◆ TO BE DONE ◆
Copy the material below with "yucca tree" swapped for "palm tree" and every other part left the same.

━━━

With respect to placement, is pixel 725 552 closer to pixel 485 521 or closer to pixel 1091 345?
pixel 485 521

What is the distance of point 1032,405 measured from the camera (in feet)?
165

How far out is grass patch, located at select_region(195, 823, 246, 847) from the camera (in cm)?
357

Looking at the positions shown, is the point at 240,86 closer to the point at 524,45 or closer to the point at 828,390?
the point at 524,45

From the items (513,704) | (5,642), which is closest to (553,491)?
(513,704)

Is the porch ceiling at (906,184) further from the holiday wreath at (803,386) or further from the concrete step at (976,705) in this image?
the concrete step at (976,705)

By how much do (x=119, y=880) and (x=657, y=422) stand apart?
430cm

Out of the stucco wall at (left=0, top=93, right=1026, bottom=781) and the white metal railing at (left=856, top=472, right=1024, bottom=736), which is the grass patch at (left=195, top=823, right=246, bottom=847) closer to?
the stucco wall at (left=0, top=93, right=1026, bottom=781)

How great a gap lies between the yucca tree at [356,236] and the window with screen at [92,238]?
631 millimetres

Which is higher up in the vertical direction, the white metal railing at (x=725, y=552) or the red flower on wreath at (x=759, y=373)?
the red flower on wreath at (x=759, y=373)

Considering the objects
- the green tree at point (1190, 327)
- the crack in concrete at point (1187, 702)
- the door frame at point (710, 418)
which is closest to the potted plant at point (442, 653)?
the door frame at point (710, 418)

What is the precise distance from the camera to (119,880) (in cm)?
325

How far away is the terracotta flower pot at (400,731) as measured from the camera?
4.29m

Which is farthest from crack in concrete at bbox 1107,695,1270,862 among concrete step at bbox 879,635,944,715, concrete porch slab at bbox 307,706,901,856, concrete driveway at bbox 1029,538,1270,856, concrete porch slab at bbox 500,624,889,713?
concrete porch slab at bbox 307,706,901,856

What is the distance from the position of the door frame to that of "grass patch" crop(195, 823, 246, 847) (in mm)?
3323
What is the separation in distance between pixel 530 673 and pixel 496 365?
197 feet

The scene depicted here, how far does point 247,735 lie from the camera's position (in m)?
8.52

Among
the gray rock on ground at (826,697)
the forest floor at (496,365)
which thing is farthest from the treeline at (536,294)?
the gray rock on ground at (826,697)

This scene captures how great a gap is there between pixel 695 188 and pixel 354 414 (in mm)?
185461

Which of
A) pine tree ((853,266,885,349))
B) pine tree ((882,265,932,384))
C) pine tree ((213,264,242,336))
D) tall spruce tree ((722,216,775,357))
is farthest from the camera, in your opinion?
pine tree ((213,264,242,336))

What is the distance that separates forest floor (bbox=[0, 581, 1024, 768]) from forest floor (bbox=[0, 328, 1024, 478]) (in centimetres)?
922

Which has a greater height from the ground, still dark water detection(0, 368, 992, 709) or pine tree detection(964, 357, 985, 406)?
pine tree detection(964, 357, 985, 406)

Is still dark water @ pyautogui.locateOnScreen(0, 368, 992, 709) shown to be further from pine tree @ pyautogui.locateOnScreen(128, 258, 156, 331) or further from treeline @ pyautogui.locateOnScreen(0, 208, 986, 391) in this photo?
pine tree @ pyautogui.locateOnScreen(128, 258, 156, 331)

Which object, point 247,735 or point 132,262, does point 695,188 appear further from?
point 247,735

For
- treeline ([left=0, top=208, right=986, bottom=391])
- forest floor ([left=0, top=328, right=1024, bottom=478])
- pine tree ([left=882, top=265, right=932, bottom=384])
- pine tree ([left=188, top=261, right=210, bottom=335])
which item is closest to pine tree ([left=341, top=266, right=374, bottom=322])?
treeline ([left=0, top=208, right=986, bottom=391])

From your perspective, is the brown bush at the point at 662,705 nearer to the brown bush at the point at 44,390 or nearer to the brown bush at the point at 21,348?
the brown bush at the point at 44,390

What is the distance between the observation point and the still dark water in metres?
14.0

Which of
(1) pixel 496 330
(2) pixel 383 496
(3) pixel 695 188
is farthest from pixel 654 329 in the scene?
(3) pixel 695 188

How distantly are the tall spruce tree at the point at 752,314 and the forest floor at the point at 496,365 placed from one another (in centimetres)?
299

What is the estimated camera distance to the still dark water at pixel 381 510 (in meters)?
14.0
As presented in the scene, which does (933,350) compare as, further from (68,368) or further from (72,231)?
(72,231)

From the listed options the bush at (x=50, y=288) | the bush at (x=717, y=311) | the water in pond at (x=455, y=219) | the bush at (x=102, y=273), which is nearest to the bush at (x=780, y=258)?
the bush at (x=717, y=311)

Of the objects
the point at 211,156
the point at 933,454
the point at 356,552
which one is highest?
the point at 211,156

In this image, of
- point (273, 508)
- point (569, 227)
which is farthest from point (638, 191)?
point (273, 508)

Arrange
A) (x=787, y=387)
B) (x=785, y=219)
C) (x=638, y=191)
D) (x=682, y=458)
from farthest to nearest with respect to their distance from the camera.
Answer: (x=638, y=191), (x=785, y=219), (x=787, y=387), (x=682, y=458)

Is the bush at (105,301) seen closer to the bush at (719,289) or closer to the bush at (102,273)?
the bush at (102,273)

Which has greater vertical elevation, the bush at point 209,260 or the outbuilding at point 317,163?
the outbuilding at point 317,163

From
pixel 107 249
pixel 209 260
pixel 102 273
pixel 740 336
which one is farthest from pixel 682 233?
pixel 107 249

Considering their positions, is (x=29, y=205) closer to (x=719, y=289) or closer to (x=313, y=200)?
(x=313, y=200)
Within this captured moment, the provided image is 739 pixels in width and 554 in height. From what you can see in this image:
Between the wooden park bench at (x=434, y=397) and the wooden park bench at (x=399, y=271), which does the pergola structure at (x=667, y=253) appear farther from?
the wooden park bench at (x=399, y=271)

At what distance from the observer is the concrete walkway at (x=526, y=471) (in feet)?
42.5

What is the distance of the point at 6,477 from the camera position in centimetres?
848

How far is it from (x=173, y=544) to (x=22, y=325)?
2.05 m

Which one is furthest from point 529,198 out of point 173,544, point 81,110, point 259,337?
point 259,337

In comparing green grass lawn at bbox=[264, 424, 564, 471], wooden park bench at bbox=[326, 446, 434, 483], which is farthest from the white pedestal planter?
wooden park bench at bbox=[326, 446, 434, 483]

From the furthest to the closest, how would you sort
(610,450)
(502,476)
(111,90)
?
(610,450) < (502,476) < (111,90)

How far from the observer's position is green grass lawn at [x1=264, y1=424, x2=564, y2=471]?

━━━

◆ ANSWER IN FULL ◆
With respect to placement, is pixel 725 552 closer to pixel 485 521 or closer to pixel 1091 345?
pixel 485 521

What is the distance of point 1032,405 measured from the camera (in feet)?
165

How far out is grass patch, located at select_region(195, 823, 246, 847) from the camera (in cm)?
357

Looking at the positions shown, is the point at 240,86 closer to the point at 524,45 or closer to the point at 828,390?
the point at 524,45

From the items (513,704) | (5,642), which is closest to (553,491)?
(513,704)

Is the porch ceiling at (906,184) further from the holiday wreath at (803,386) or further from the concrete step at (976,705) in this image?
the concrete step at (976,705)

By how much do (x=119, y=880) and (x=657, y=422) stand apart?
430cm

Out of the stucco wall at (left=0, top=93, right=1026, bottom=781) and the white metal railing at (left=856, top=472, right=1024, bottom=736), which is the grass patch at (left=195, top=823, right=246, bottom=847) closer to?
the stucco wall at (left=0, top=93, right=1026, bottom=781)

How great a gap lies between the palm tree at [356,236] and the window with screen at [92,238]?
631 millimetres

Which is higher up in the vertical direction, the white metal railing at (x=725, y=552) or the red flower on wreath at (x=759, y=373)?
the red flower on wreath at (x=759, y=373)

Considering the objects
- the green tree at point (1190, 327)
- the crack in concrete at point (1187, 702)
- the door frame at point (710, 418)
which is closest to the potted plant at point (442, 653)?
the door frame at point (710, 418)

What is the precise distance from the camera to (119,880) (in cm)?
325

How far away is the terracotta flower pot at (400,731) as measured from the camera?
4.29m

Which is farthest from crack in concrete at bbox 1107,695,1270,862 among concrete step at bbox 879,635,944,715, concrete porch slab at bbox 307,706,901,856, concrete driveway at bbox 1029,538,1270,856, concrete porch slab at bbox 500,624,889,713?
concrete porch slab at bbox 307,706,901,856

What is the distance from the position of the door frame to that of "grass patch" crop(195, 823, 246, 847) (in mm)?
3323
What is the separation in distance between pixel 530 673 and pixel 496 365?
197 feet

The scene depicted here, how far does point 247,735 lie from the camera's position (in m)?
8.52

Among
the gray rock on ground at (826,697)
the forest floor at (496,365)
which thing is farthest from the treeline at (536,294)?
the gray rock on ground at (826,697)

This scene captures how great a gap is there between pixel 695 188 and pixel 354 414 (in mm)?
185461

Which of
A) pine tree ((853,266,885,349))
B) pine tree ((882,265,932,384))
C) pine tree ((213,264,242,336))
D) tall spruce tree ((722,216,775,357))
is farthest from the camera, in your opinion?
pine tree ((213,264,242,336))

What is the distance that separates forest floor (bbox=[0, 581, 1024, 768]) from forest floor (bbox=[0, 328, 1024, 478]) (in centimetres)?
922

Which has a greater height from the ground, still dark water detection(0, 368, 992, 709) or pine tree detection(964, 357, 985, 406)?
pine tree detection(964, 357, 985, 406)

Is still dark water @ pyautogui.locateOnScreen(0, 368, 992, 709) shown to be further from pine tree @ pyautogui.locateOnScreen(128, 258, 156, 331) or further from treeline @ pyautogui.locateOnScreen(0, 208, 986, 391) in this photo?
pine tree @ pyautogui.locateOnScreen(128, 258, 156, 331)

Which object, point 247,735 or point 132,262, does point 695,188 appear further from?
point 247,735

For
- treeline ([left=0, top=208, right=986, bottom=391])
- forest floor ([left=0, top=328, right=1024, bottom=478])
- pine tree ([left=882, top=265, right=932, bottom=384])
- pine tree ([left=188, top=261, right=210, bottom=335])
which item is closest to pine tree ([left=341, top=266, right=374, bottom=322])?
treeline ([left=0, top=208, right=986, bottom=391])

From your perspective, is the brown bush at the point at 662,705 nearer to the brown bush at the point at 44,390 or nearer to the brown bush at the point at 21,348?
the brown bush at the point at 44,390

What is the distance between the observation point and the still dark water in metres?
14.0

Which of
(1) pixel 496 330
(2) pixel 383 496
(3) pixel 695 188
is farthest from pixel 654 329 in the scene?
(3) pixel 695 188

How distantly are the tall spruce tree at the point at 752,314 and the forest floor at the point at 496,365 placed from one another (in centimetres)?
299

What is the estimated camera distance to the still dark water at pixel 381 510 (in meters)?
14.0
As presented in the scene, which does (933,350) compare as, further from (68,368) or further from (72,231)?
(72,231)

From the listed options the bush at (x=50, y=288) | the bush at (x=717, y=311) | the water in pond at (x=455, y=219) | the bush at (x=102, y=273), which is nearest to the bush at (x=780, y=258)?
the bush at (x=717, y=311)

Of the objects
the point at 211,156
the point at 933,454
the point at 356,552
which one is highest?
the point at 211,156

In this image, of
- point (273, 508)
- point (569, 227)
which is farthest from point (638, 191)?
point (273, 508)

Arrange
A) (x=787, y=387)
B) (x=785, y=219)
C) (x=638, y=191)
D) (x=682, y=458)
from farthest to nearest with respect to their distance from the camera.
Answer: (x=638, y=191), (x=785, y=219), (x=787, y=387), (x=682, y=458)

Is the bush at (105,301) seen closer to the bush at (719,289) or closer to the bush at (102,273)?
the bush at (102,273)

Which has greater vertical elevation, the bush at point 209,260 or the outbuilding at point 317,163?
the outbuilding at point 317,163

From
pixel 107 249
pixel 209 260
pixel 102 273
pixel 740 336
which one is farthest from pixel 682 233?
pixel 107 249

Considering their positions, is (x=29, y=205) closer to (x=719, y=289) or closer to (x=313, y=200)?
(x=313, y=200)
Within this captured moment, the provided image is 739 pixels in width and 554 in height. From what you can see in this image:
Between the wooden park bench at (x=434, y=397) and the wooden park bench at (x=399, y=271), which does the pergola structure at (x=667, y=253) appear farther from?
the wooden park bench at (x=399, y=271)

At what distance from the observer is the concrete walkway at (x=526, y=471) (in feet)?
42.5

What is the distance of the point at 6,477 from the camera position in centimetres?
848

How far is it from (x=173, y=544) to (x=22, y=325)?
2.05 m

Which one is furthest from point 529,198 out of point 173,544, point 81,110, point 259,337?
point 259,337

In comparing green grass lawn at bbox=[264, 424, 564, 471], wooden park bench at bbox=[326, 446, 434, 483], which is farthest from the white pedestal planter?
wooden park bench at bbox=[326, 446, 434, 483]

From the furthest to the closest, how would you sort
(610,450)
(502,476)
(111,90)
?
(610,450) < (502,476) < (111,90)

How far from the observer's position is green grass lawn at [x1=264, y1=424, x2=564, y2=471]?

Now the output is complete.